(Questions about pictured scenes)
-.-.-
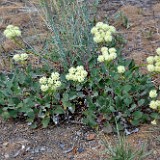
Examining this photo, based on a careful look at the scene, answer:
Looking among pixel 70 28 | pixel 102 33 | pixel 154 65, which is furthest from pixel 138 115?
pixel 70 28

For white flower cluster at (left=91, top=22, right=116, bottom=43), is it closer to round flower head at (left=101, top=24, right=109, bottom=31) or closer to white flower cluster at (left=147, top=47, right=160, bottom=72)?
round flower head at (left=101, top=24, right=109, bottom=31)

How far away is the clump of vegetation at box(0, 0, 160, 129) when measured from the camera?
273cm

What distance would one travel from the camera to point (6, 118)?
296cm

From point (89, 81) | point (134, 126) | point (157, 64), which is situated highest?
point (157, 64)

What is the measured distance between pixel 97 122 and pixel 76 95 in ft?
0.75

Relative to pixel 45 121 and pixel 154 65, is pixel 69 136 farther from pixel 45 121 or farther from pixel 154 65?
pixel 154 65

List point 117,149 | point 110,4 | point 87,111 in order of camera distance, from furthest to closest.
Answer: point 110,4 → point 87,111 → point 117,149

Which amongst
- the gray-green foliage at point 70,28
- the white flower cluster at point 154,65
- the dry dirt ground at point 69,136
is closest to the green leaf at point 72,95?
the dry dirt ground at point 69,136

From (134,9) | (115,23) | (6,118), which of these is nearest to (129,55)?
(115,23)

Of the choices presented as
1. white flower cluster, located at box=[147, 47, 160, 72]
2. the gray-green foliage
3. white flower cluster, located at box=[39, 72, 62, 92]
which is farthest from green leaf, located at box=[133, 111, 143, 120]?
the gray-green foliage

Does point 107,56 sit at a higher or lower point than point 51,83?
higher

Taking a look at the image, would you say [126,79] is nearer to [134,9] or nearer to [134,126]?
[134,126]

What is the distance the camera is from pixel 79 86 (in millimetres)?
2930

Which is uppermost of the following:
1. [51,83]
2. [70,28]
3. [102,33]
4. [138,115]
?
[102,33]
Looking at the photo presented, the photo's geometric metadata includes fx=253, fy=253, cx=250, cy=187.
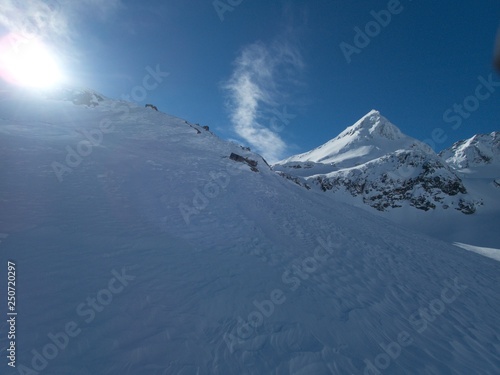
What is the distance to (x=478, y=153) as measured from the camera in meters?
152

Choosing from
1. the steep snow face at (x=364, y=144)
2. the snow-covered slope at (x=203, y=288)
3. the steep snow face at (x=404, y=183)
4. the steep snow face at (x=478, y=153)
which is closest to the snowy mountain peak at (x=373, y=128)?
the steep snow face at (x=364, y=144)

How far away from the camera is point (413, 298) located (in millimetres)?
8219

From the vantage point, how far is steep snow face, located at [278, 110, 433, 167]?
4798 inches

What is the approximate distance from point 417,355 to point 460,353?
4.56 ft

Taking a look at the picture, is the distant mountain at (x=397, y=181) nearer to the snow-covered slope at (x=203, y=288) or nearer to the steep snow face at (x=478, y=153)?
the snow-covered slope at (x=203, y=288)

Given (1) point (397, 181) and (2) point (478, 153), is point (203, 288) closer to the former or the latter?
(1) point (397, 181)

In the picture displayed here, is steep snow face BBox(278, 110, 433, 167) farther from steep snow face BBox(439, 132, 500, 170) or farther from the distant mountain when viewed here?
steep snow face BBox(439, 132, 500, 170)

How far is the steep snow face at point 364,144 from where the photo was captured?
121875 mm

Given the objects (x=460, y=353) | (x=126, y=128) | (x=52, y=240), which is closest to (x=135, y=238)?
(x=52, y=240)

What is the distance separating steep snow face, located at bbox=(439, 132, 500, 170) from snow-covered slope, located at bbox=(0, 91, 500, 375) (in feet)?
591

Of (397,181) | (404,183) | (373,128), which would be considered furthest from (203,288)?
(373,128)

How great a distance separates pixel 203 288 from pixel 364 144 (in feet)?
468

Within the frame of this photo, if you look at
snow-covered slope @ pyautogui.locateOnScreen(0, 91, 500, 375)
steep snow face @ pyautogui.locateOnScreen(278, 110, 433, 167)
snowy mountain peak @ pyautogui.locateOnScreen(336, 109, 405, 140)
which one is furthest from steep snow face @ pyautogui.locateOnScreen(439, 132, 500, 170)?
snow-covered slope @ pyautogui.locateOnScreen(0, 91, 500, 375)

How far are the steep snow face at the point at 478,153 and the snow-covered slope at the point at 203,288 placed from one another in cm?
18003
-.-.-
:: Short exercise ::
Exactly reproduce the lines beginning with the one that contains "Taking a look at the picture, is" and ending with the last line of the material, both included. Leave out everything else.

:: In response ::
Taking a look at the picture, is the distant mountain at (x=397, y=181) nearer to the snow-covered slope at (x=203, y=288) or nearer to the steep snow face at (x=478, y=153)?
the snow-covered slope at (x=203, y=288)

Given (1) point (397, 181) and (2) point (478, 153), is point (203, 288) closer to the former or the latter?
(1) point (397, 181)

In the picture displayed here, is steep snow face BBox(278, 110, 433, 167) farther from steep snow face BBox(439, 132, 500, 170) or farther from the distant mountain when viewed here?
steep snow face BBox(439, 132, 500, 170)

How far is the steep snow face at point 364,144 from where the photo was captured?
121875 mm

Given the objects (x=460, y=353) | (x=126, y=128) | (x=52, y=240), which is closest to (x=135, y=238)?
(x=52, y=240)

What is the distance separating steep snow face, located at bbox=(439, 132, 500, 170) from snow-covered slope, located at bbox=(0, 91, 500, 375) (in feet)?
591

Of (397,181) | (404,183) | (373,128), which would be considered furthest from (203,288)?
(373,128)

How great a distance separates pixel 203 288 from pixel 364 144 (in feet)?
468

Within the frame of this photo, if you look at
snow-covered slope @ pyautogui.locateOnScreen(0, 91, 500, 375)
steep snow face @ pyautogui.locateOnScreen(278, 110, 433, 167)
snowy mountain peak @ pyautogui.locateOnScreen(336, 109, 405, 140)
which one is furthest from steep snow face @ pyautogui.locateOnScreen(439, 132, 500, 170)?
snow-covered slope @ pyautogui.locateOnScreen(0, 91, 500, 375)

How far are the steep snow face at the point at 478,153 and the snow-covered slope at the point at 203,288 placed from one another in cm?
18003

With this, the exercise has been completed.